Windows PC の音を一時期 Bluetooth イヤホンで聴いていたが、どうにも遅延が大きくてリップシンクがずれすぎ、動画視聴は無理だったので、結局有線イヤホンに戻っていた。
しかし有線だと、イヤホンをはめていることを忘れて立ち上がった拍子にケーブルを強く引っぱってしまい、内部が少しずつ断線する事故が多発しがち。なので、改めて無線化することにし、BT イヤホンの遅延の件を何とかしようと決意した。
PC の USB 端子には BT オーディオトランスミッター (Creative BT-W2) を付けている。イヤホンと BT-W2 の間は BT 接続になり、Windows 上では USB オーディオ扱いになる。コーデックは SBC/aptX/aptX Low Latency。しかし BT-W2 にもイヤホン側にも、使用中のコーデックを表示する機能がないので、何がどう遅れているのか、これまでは切り分けが不可能だった。
なので、改めて BT-W3 を買いました。Bluetooth 2.1+EDR だったのが、Bluetooth 5.0 になった。コーデックは SBC/aptX/aptX HD/aptX LL の4つ使えるようになった。プッシュボタンでコーデックを切り替えることができ、何のコーデックを使っているかが LED の色で表示されるので精神衛生に非常に良い。
Creative BT-W3
ということで、これを使ってコーデックごとの遅延を測定してみた。BT イヤホンも、これまで使ってきた AVIOT TE-D01d(SBC/aptX 対応)に加えて、オーム電機の AudioComm HP-W250N というのを買った。え、オーム電機のイヤホンですか、という感じだが、aptX LL が使えるイヤホンでは2番目くらいに安い(kakaku.com 調べ)。
AudioComm
測定には YouTube の遅延テスト用動画を使う。クリック音に合わせて動画を一時停止すると、何 ms 遅れているかが分かる。ブラウザは Firefox。YouTube の遅延補正をする拡張とかは入っていない。

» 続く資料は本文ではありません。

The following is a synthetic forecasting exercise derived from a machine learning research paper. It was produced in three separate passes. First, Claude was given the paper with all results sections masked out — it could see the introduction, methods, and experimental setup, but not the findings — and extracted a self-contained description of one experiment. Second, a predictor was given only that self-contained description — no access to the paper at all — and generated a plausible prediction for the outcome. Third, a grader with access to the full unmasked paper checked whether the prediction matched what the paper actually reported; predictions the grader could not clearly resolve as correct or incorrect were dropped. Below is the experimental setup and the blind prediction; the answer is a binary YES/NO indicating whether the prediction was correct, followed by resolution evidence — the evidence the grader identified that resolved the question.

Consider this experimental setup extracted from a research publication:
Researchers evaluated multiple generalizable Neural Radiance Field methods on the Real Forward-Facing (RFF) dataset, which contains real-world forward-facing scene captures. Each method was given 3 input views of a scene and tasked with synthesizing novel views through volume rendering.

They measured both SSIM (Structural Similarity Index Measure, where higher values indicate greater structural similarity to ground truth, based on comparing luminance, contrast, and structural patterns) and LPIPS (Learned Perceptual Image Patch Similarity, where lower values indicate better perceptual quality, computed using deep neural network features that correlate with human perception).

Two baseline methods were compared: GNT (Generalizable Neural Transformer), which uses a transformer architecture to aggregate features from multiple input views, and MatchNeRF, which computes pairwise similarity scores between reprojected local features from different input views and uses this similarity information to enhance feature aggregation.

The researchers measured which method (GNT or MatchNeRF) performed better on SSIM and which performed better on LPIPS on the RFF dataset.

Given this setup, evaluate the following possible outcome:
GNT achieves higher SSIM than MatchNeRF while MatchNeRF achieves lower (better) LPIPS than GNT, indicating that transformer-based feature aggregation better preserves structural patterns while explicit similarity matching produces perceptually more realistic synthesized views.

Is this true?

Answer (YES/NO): NO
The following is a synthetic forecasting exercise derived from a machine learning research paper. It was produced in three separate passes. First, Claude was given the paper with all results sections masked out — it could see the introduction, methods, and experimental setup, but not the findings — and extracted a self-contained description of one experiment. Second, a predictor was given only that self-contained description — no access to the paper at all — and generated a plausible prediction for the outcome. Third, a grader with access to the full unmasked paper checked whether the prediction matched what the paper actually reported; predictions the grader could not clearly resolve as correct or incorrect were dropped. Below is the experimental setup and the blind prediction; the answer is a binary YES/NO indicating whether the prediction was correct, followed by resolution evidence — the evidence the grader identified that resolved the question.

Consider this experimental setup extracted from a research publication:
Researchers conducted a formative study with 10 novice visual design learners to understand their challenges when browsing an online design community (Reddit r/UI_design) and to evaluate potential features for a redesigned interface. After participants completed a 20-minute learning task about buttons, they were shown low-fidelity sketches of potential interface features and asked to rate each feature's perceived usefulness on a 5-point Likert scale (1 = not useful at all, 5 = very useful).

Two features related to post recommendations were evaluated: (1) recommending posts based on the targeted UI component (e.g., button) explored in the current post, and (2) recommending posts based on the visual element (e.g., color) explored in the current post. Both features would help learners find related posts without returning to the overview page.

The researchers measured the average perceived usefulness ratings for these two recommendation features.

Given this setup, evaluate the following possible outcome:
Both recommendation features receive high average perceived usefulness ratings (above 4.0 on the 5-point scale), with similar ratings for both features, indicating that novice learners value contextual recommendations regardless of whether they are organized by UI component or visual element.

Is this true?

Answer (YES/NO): NO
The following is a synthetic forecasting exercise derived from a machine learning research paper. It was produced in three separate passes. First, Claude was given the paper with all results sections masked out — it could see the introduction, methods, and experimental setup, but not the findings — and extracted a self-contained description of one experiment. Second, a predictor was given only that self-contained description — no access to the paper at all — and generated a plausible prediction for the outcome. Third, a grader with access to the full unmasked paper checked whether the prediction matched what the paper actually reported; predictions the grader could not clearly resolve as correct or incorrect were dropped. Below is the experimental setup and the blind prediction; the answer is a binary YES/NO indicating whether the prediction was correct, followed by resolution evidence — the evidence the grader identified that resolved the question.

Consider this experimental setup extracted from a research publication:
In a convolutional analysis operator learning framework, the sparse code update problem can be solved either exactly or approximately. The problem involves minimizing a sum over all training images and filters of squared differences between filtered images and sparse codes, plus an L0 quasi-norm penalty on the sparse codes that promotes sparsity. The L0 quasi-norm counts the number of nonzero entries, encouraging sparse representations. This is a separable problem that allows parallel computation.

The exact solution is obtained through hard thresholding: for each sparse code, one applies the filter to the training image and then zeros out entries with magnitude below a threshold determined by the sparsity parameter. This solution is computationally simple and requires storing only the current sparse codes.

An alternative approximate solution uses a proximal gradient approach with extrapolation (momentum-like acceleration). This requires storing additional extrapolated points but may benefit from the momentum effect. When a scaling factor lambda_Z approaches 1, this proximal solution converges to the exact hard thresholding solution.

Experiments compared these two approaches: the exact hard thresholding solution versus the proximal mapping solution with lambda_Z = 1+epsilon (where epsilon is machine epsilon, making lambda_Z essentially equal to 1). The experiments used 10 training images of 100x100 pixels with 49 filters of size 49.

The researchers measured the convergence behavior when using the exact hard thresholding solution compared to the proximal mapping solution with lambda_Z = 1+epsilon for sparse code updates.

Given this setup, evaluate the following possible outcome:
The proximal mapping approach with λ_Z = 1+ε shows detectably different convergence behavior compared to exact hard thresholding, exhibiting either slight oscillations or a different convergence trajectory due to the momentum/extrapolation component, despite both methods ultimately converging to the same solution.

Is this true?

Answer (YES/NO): NO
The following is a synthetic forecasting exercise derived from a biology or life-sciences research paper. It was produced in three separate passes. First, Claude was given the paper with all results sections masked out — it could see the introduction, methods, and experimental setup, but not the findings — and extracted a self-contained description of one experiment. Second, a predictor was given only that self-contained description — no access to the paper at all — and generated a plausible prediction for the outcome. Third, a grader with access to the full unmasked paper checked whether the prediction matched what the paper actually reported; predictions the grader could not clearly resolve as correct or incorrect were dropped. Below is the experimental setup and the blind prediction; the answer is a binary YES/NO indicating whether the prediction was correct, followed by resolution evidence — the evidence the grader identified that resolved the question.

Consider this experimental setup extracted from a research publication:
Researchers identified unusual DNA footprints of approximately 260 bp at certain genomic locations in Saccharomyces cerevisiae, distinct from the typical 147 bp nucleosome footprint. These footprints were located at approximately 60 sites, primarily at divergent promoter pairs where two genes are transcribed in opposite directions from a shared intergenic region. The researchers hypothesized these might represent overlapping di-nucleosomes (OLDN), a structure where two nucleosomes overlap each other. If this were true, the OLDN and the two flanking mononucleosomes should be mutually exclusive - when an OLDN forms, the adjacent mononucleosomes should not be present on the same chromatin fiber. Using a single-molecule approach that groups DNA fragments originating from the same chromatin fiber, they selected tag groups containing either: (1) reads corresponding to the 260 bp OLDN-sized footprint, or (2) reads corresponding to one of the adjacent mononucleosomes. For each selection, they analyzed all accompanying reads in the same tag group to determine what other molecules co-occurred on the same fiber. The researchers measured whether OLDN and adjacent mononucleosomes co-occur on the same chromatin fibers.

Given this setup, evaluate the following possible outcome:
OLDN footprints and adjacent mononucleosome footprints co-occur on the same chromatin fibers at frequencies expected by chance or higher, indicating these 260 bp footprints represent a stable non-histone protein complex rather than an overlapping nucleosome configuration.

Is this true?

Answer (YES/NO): NO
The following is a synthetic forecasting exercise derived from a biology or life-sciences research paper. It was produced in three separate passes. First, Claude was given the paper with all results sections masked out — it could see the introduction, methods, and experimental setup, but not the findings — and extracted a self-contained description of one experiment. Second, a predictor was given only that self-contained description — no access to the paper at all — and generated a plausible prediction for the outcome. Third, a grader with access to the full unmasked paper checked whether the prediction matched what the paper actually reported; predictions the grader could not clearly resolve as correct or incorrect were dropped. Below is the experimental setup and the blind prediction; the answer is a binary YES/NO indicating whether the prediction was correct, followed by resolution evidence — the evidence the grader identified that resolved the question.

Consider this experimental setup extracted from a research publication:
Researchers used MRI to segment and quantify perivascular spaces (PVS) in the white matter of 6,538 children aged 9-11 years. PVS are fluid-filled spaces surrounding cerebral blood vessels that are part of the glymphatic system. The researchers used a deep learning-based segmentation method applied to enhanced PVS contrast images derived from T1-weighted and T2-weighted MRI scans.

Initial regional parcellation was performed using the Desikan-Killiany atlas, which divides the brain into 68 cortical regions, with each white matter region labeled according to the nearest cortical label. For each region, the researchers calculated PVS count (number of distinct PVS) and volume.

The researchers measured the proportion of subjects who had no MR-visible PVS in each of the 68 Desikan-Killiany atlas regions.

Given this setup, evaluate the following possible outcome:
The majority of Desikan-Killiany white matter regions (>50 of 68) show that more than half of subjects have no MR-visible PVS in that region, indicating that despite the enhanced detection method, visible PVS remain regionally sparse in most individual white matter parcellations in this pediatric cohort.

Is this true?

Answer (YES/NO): NO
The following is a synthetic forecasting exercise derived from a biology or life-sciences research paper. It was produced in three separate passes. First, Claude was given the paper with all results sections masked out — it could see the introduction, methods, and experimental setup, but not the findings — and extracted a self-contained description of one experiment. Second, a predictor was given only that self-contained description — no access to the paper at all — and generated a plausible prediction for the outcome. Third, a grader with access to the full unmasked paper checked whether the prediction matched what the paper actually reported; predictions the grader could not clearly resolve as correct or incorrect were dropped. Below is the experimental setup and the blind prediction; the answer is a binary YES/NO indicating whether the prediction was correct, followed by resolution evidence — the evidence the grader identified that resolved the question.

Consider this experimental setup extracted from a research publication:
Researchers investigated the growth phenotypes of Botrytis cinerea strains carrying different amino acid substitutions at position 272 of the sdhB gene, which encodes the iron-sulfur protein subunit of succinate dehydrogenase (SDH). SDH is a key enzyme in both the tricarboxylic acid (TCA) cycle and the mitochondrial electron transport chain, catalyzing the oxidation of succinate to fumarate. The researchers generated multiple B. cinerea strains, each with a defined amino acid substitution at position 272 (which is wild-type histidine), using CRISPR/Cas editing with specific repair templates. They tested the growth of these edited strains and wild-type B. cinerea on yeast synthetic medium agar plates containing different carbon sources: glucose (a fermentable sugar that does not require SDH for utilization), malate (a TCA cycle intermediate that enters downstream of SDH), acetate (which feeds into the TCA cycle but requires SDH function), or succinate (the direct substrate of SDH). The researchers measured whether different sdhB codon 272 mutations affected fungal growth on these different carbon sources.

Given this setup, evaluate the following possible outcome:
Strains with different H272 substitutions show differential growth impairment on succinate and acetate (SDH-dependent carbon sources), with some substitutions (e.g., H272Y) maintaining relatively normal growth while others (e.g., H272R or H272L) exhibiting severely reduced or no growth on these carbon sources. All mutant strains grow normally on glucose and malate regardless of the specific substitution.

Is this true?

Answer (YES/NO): NO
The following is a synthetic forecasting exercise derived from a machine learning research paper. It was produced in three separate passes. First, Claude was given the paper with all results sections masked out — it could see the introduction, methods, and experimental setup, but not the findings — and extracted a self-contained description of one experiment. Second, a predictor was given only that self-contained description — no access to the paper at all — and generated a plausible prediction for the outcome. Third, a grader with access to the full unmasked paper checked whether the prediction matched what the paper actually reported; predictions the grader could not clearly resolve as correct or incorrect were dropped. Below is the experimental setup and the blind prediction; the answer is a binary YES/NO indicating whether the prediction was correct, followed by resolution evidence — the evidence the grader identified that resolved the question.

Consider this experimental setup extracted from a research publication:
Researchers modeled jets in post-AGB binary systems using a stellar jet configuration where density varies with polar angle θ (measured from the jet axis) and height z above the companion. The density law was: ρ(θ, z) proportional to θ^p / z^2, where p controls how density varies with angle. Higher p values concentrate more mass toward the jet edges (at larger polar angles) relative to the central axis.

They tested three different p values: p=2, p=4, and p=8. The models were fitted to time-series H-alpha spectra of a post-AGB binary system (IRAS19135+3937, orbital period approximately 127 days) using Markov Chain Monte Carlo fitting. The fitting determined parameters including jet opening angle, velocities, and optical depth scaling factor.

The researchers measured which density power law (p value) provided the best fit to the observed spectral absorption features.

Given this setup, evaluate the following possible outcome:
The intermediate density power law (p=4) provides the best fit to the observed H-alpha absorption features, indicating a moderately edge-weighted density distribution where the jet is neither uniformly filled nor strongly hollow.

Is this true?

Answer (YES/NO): NO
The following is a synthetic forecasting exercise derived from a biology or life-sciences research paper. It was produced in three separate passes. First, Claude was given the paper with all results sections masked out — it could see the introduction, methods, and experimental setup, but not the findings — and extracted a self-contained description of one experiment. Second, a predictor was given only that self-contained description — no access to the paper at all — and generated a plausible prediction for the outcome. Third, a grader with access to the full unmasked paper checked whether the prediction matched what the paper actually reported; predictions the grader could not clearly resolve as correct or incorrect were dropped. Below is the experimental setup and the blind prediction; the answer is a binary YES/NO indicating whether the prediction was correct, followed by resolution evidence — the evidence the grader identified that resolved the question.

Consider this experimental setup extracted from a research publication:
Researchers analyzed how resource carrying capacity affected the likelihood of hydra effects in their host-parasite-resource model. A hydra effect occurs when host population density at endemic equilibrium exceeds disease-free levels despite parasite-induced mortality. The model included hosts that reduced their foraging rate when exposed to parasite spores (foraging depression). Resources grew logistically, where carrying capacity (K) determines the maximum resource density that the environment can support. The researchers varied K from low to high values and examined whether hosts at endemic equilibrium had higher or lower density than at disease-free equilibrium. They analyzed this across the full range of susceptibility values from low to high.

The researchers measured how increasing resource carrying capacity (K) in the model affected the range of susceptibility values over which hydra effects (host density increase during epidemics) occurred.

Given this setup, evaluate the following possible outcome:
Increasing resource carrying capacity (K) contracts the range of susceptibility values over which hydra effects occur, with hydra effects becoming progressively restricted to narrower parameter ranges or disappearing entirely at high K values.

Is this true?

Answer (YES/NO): NO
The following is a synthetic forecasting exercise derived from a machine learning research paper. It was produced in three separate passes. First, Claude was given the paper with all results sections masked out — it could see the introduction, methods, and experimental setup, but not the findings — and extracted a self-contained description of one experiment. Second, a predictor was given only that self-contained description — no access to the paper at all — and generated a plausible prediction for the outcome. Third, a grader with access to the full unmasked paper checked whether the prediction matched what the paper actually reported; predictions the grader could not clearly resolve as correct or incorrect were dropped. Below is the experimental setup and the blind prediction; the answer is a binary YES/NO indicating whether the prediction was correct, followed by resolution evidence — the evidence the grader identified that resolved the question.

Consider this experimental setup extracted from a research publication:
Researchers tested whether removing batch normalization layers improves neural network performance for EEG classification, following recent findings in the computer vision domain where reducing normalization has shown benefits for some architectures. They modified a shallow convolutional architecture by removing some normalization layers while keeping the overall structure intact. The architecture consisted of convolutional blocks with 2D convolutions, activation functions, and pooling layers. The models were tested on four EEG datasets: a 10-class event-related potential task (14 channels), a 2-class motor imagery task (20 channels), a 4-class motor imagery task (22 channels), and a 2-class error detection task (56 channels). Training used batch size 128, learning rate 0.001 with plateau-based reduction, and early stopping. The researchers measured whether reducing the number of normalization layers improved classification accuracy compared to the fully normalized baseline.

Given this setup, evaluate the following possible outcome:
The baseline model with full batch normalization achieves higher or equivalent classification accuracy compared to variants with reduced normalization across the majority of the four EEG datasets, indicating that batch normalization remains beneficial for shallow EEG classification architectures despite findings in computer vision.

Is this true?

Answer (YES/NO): YES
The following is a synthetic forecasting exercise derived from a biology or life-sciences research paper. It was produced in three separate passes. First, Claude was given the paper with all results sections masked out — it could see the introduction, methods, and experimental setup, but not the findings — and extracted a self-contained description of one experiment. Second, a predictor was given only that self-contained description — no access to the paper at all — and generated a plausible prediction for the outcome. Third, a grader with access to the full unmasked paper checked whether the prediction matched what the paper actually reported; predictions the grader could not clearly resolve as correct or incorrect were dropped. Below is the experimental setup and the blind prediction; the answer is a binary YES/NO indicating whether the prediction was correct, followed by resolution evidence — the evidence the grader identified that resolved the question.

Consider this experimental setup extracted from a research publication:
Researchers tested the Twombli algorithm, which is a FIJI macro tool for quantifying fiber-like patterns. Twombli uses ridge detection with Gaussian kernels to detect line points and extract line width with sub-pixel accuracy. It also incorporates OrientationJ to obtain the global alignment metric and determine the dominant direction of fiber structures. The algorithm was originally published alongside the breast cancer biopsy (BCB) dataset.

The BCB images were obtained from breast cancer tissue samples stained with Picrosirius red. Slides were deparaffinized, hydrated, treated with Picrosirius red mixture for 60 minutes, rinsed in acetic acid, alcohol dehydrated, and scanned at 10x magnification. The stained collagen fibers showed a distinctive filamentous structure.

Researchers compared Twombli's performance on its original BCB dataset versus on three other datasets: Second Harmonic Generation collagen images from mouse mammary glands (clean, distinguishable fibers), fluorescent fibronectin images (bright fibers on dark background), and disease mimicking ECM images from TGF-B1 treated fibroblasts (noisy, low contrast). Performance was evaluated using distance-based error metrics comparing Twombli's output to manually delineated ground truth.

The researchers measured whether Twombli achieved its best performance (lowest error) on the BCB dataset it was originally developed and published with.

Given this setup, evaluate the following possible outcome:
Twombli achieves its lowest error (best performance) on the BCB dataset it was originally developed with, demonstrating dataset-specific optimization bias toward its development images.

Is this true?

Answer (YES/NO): YES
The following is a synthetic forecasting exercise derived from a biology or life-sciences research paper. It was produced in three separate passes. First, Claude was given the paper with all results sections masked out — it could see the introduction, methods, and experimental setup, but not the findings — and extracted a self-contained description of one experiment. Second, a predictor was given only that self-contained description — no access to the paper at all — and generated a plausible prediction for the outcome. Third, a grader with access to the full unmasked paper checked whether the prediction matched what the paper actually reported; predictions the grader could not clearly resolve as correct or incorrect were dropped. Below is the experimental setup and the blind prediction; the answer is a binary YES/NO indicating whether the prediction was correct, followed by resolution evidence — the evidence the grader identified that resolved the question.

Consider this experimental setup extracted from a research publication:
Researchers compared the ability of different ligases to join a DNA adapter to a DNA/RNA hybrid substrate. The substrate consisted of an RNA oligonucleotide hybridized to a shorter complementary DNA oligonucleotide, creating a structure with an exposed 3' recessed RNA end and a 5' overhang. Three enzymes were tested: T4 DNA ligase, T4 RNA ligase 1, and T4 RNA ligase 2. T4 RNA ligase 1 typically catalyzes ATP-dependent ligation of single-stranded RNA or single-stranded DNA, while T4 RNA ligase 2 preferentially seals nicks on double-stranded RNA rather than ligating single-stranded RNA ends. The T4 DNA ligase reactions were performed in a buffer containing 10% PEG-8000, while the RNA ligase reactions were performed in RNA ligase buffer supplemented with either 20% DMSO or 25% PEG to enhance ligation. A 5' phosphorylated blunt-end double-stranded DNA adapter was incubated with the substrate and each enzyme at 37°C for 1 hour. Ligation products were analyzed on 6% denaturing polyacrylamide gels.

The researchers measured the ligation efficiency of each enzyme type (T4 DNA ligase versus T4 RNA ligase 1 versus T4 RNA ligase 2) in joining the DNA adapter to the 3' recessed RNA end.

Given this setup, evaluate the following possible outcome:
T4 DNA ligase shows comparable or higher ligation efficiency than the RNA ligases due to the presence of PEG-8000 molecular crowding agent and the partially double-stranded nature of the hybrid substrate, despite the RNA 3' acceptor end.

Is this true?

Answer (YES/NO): YES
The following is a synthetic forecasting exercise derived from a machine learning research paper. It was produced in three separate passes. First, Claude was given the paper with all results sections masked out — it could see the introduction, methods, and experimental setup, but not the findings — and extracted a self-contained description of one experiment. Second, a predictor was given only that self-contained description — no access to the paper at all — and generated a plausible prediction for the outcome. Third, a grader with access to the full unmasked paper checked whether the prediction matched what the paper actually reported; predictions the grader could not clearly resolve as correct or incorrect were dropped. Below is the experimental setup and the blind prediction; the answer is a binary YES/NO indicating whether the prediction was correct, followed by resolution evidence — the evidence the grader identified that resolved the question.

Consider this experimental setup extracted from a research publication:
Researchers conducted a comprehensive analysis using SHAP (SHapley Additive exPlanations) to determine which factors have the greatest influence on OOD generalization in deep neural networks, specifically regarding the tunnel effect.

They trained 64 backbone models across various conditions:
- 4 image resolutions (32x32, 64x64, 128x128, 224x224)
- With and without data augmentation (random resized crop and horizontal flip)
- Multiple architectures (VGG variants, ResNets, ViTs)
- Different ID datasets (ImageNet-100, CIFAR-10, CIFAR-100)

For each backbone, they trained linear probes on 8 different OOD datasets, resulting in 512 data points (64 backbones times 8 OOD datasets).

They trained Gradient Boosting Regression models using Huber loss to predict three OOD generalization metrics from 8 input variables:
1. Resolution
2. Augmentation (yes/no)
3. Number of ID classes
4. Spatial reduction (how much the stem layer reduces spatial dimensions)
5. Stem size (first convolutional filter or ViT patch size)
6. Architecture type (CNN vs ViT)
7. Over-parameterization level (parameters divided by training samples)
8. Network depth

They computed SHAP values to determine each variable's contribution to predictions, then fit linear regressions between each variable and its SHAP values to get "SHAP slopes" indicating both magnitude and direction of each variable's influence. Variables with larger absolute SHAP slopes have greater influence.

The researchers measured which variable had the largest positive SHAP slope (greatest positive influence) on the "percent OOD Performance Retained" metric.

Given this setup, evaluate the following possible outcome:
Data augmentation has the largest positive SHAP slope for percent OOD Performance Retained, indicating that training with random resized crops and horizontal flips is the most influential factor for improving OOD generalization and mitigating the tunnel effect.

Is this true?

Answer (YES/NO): NO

クリック音の間隔は一定なので、音を聴いてから一時停止を押すまでの身体の反応時間については、「音が来るタイミングを知った上での反応時間」ということになる。各イヤホンの各コーデックごとに10回測定して平均をとった。比較のために有線イヤホンでも測定した。
結果は以下の通り。エラーバーは10回の測定の標準偏差を示す。
同じコーデックでも、TE-D01d は HP-W250N よりなんか遅いですね。完全ワイヤレスとネックバンド型の違いとか、オーディオ SoC の性能差とか、何かいろいろあるのだろう。
感動したのは aptX LL の遅延の小ささ。平均60ms という結果で、動画を見ても口パクのずれはほぼまったく気にならないレベル。
意外だったのは aptX の遅延。SBC よりは少ないが、さほど変わらない。公称値では SBC が200-250ms、aptX が 32ms とか謳っているようなのだが、測定結果は全然違う。この公称値を信じて、「あれー、トランスミッターもイヤホンも aptX 対応なのに何でこんなにずれるんだろう」と長らく疑問だったが、実は aptX でも 200ms 以上遅れていた。うちの環境だけこうなのかは不明。
ということで、断線のリスクがなく、音ズレもない快適な動画視聴ライフを送れるようになった。素晴らしい。